Calvin Robinson's 30 year prison anniversary was a few weeks ago, but he should have been released before he had to celebrate it.
The 76 year-old marijuana offender's application for compassionate release has been approved, but because of the endless bureaucracy of the prison system, he hasn't heard anything more about it in the last six months.
"I was told that it was already approved, and that it was on the judge's desk waiting for signing back in January of this year, so it hasn't gone anywhere yet. I've been told over and over again that this takes years," he told Civilized during a 15 minute phone call from USP Victorville in California.
But Robinson doesn't have years to wait. He has cancer in his lymph nodes that was left untreated, among many other health concerns. Time is running out.
"This was a set up"
Robinson's story is one that wouldn't be out of place on a true crime podcast like 'Serial.' The story has everything: a DEA set up in international waters, a man who says he is innocent, and a conspiracy case that landed him in prison for life without the possibility of parole.
According to the government, Robinson was a career criminal whom they finally took down in the largest hashish and marijuana seizure in United States history. The 56 tons of cannabis were allegedly worth over $160 million.
According to Robinson, though, it was a straight set up. He was hired to take supplies offshore to two survey vessels with his tugboat and barge. He was towing the barge half a kilometer behind him, and he had no idea that there were 13 tons of marijuana and 43 tons of hashish in the ballast tanks when he was on his way back.
"This was a 500 ton barge and 56 tons put it down about two inches in the water," he said. "You couldn't tell there was anything on it. This was a set up, a straight up set up."
He was charged with conspiracy to import marijuana, even though he argues that he never left the state of California.
And as if his case weren't tough enough, his lawyer died right before he went to trial, and he wasn't allowed to find a new one.
"I was angry, very angry," he said. "And all I could do was just plead not guilty and do the very best I could."
One thing after another went wrong in his trial and the rest is history.
"Everything happens for a reason"
Robinson doesn't fit the typical criminal profile. He's a senior citizen, wheelchair bound and highly religious. He says his faith has helped him survive prison for as long as he has.

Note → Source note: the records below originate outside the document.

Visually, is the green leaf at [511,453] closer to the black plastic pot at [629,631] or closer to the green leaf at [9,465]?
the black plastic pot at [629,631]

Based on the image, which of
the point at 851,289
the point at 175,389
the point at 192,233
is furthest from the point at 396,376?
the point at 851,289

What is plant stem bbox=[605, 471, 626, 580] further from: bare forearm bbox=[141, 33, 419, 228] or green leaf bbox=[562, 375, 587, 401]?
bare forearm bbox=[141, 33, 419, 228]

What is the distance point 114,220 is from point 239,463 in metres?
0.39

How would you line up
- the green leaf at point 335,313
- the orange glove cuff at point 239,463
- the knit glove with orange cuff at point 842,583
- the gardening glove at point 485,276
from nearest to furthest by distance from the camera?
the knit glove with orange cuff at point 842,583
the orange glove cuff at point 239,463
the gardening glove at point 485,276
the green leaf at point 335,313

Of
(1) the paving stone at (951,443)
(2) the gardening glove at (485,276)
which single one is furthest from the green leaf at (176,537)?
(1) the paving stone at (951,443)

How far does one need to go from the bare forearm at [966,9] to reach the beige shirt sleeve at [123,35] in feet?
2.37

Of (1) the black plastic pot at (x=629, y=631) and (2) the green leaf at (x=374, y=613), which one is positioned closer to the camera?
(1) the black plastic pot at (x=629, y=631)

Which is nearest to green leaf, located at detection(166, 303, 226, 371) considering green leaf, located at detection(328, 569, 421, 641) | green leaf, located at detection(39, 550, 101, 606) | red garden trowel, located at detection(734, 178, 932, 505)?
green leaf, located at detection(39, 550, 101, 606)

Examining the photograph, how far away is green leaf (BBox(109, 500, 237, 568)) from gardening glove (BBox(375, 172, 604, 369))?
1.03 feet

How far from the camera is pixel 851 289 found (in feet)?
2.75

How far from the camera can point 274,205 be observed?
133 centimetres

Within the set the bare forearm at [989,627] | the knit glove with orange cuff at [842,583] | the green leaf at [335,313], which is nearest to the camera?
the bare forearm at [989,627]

"I believe in the Almighty and I believe that everything happens for a reason," he said. "I've learned a lot, and I've grown a lot, and I still got hope of overturning this. And I've got a hope of seeing my family again."
But just because he has been able to cope with his incarceration doesn't mean he's accepted it, especially since the substance that he was unknowingly towing back to shore was cannabis.
"I think it was wrong to even ban cannabis to start with," he said. "I don't think that was right, and I believe that the almighty made it for the benefit of all people. That's the bottom line."
That said, that doesn't mean that he was ever involved in drugs at all, he says.
"I've never bought any drugs, and I've never sold any drugs and I don't even smoke marijuana," said Robinson. "And it's just ... it's like a black hole."